::: Página :::
Jesus toma uma decisão, informa-nos o texto. Sobe na embarcação de Simão Pedro e pede-lhe para que se afastem um pouco da margem (v.3). Na verdade, Jesus, ao subir na barca assume a vida e as dificuldades daqueles pescadores que nada pescaram na noite anterior. Assume-lhes o lugar e o fracasso. Todavia, sobe na barca para poder olhar aquela multidão. Olha-la de frente, nos olhos e sentir suas angústias, para comunicar uma Palavra que tem o poder de trazê-la novamente a vida. Sentado, posição do mestre autorizado e verdadeiro, se põe a ensinar. A dar-lhes o pão da Palavra que lhes comunica vida e liberta o povo de suas opressões. O conteúdo deste ensino fica, aqui, oculto. Mas é fato que Jesus ensina a partir da situação em que vive o povo. Por isso, tem a coragem de olhá-lo de frente!
Nos v.4-7, tem-se a narrativa de uma “pesca milagrosa”, iniciada por uma ordem de Jesus a Simão Pedro: “Avancem paras as águas mais profundas e lançai as vossas redes para a pesca”. Pedro objeta, primeiramente, mas, em seguida, acata: “em atenção à sua palavra, vou lançar as redes”. Ele adere à Palavra daquele de Jesus (v. 4). O que teria transformado Simão, especialista em pescaria, fazendo com que voltasse a pescar sob as ordens de quem nunca se deu a essa tarefa? O que orienta a vida de Pedro, a partir daquele momento, é a atenção à Palavra do Mestre, a qual é capaz de mudar radicalmente as situações sofridas em que se encontra o povo. Qual o resultado da confiança na Palavra do Mestre? Precisamente, a mudança ou reversão da situação: as redes se rasgam; superam as expectativas a ponto de uma barca não ser suficiente. A Palavra do mestre quando levada à sério gera abundância para todos.
Os estudiosos classificam este texto dentro do gênero literário de revelação, que quer transmitir uma mensagem importante. Ora, uma pesca abundante, em pleno dia é contra os costumes normais em que aquela atividade era realizada. Por isso, o relato indica que o texto tem mais uma lição para dar, do que uma história a contar. Seu objetivo, portanto, não é o de ser uma crônica literal dos fatos. Na verdade, esta cena, ilustrada pelas redes que estão a ponto de se romper, e as barcas a ponto de afundar, preparam o encontro decisivo entre Jesus e pescador de Betsaida. Simão reconhece-se, através do espanto, pecador. Este reconhecimento é mais um sinal que indica que o texto pertence ao gênero de revelação. É a atitude das personagens diante da manifestação de Deus. Simão reconhece no mestre que deu a ordem de lançar as redes, o Senhor. Importa salientar que, neste momento, Simão Pedro chama Jesus com o título cristológico atribuído à sua condição de ressuscitado, Kyrios (gr. κύριος), Senhor. Nesse sentido, a pesca se torna um sinal precursor da vitória de Cristo sobre a morte. É dela que surge a abundância de vida para todos.
:::
Ações necessárias |
**A)** Liste todas as referências a versículos que aparecem na página.
**B)** Segundo a página, com que título cristológico Simão Pedro chama Jesus?
**C)** Por favor, copie da página o trecho que vai de "Jesus toma uma" até "olhá-lo de frente!".
::: Dados fornecidos :::
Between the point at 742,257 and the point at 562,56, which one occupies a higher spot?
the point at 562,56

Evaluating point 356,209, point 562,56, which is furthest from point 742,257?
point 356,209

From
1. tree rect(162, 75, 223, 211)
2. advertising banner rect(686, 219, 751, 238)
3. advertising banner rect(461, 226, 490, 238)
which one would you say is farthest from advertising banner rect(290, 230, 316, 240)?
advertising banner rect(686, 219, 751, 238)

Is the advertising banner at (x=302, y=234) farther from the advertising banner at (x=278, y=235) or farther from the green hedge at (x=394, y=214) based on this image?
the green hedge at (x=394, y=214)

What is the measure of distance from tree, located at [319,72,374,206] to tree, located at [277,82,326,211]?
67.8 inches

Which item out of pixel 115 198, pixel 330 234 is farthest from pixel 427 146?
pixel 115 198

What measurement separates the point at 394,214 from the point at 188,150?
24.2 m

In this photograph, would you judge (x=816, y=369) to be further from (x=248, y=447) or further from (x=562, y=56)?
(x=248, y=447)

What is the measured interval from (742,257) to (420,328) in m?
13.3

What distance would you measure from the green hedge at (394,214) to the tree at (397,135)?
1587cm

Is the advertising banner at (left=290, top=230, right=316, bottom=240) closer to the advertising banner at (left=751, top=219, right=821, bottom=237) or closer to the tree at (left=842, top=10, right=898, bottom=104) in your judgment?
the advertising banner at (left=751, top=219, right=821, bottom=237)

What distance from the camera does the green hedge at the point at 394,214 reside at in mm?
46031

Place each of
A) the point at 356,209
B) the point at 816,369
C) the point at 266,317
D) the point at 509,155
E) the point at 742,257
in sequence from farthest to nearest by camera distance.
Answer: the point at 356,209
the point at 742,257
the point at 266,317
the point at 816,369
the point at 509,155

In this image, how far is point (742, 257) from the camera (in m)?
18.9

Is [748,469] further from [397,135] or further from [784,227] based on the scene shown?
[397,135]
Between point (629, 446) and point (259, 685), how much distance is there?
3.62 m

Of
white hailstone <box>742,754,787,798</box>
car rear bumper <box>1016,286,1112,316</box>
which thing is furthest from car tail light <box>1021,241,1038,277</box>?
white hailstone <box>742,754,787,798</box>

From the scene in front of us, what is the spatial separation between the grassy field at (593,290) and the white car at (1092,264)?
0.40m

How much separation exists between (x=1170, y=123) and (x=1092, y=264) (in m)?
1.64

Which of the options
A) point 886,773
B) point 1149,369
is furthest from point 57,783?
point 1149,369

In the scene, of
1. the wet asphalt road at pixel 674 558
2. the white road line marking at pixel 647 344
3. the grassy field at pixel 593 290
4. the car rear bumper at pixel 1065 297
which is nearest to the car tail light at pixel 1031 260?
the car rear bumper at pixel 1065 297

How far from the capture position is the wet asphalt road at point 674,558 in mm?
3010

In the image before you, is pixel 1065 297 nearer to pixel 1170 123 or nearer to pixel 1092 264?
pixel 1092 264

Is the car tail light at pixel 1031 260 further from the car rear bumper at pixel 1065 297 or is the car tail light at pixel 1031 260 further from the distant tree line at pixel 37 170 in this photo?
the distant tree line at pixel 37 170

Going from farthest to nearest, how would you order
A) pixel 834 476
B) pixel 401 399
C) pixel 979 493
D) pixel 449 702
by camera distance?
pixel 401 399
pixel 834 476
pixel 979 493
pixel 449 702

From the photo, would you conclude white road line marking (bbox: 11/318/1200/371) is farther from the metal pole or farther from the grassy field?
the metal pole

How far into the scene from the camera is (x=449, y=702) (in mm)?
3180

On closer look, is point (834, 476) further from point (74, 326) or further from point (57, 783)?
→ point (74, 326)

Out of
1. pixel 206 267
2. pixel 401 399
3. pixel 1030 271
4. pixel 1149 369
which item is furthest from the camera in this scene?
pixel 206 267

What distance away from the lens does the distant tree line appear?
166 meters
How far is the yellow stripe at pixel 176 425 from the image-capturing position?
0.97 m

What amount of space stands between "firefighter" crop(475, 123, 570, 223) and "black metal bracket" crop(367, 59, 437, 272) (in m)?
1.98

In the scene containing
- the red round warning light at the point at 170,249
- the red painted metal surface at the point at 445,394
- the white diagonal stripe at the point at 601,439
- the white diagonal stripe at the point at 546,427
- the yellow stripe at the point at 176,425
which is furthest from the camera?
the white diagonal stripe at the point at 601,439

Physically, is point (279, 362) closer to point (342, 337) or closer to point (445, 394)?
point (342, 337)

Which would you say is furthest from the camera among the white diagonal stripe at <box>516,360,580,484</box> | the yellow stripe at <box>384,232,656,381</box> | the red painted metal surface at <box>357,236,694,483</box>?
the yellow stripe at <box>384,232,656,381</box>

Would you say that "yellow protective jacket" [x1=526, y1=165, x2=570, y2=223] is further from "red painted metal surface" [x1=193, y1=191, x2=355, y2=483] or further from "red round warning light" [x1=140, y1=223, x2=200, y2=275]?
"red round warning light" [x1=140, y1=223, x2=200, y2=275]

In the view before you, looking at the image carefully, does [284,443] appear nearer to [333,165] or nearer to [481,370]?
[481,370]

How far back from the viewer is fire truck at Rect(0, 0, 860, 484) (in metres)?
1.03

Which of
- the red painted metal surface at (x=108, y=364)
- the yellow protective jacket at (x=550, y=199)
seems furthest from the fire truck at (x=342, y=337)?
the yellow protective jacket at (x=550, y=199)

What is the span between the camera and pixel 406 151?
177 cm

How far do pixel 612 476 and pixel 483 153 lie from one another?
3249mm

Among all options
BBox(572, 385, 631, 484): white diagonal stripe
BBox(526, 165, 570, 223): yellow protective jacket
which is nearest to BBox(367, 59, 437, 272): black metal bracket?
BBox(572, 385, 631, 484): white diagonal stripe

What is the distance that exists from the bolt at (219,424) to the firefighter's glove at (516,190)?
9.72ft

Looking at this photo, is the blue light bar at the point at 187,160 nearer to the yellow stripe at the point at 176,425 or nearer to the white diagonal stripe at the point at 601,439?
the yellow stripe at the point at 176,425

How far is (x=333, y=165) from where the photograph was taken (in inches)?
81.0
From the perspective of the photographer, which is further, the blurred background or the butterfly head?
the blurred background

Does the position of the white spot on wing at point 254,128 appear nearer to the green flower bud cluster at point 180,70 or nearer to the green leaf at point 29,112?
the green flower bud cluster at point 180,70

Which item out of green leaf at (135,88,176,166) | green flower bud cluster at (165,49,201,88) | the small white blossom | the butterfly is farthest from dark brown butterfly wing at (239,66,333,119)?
:::
Respostas em ordem |
**A)** v.3; v.4-7; v. 4

**B)** Kyrios (gr. κύριος), Senhor.

**C)**
Jesus toma uma decisão, informa-nos o texto. Sobe na embarcação de Simão Pedro e pede-lhe para que se afastem um pouco da margem (v.3). Na verdade, Jesus, ao subir na barca assume a vida e as dificuldades daqueles pescadores que nada pescaram na noite anterior. Assume-lhes o lugar e o fracasso. Todavia, sobe na barca para poder olhar aquela multidão. Olha-la de frente, nos olhos e sentir suas angústias, para comunicar uma Palavra que tem o poder de trazê-la novamente a vida. Sentado, posição do mestre autorizado e verdadeiro, se põe a ensinar. A dar-lhes o pão da Palavra que lhes comunica vida e liberta o povo de suas opressões. O conteúdo deste ensino fica, aqui, oculto. Mas é fato que Jesus ensina a partir da situação em que vive o povo. Por isso, tem a coragem de olhá-lo de frente!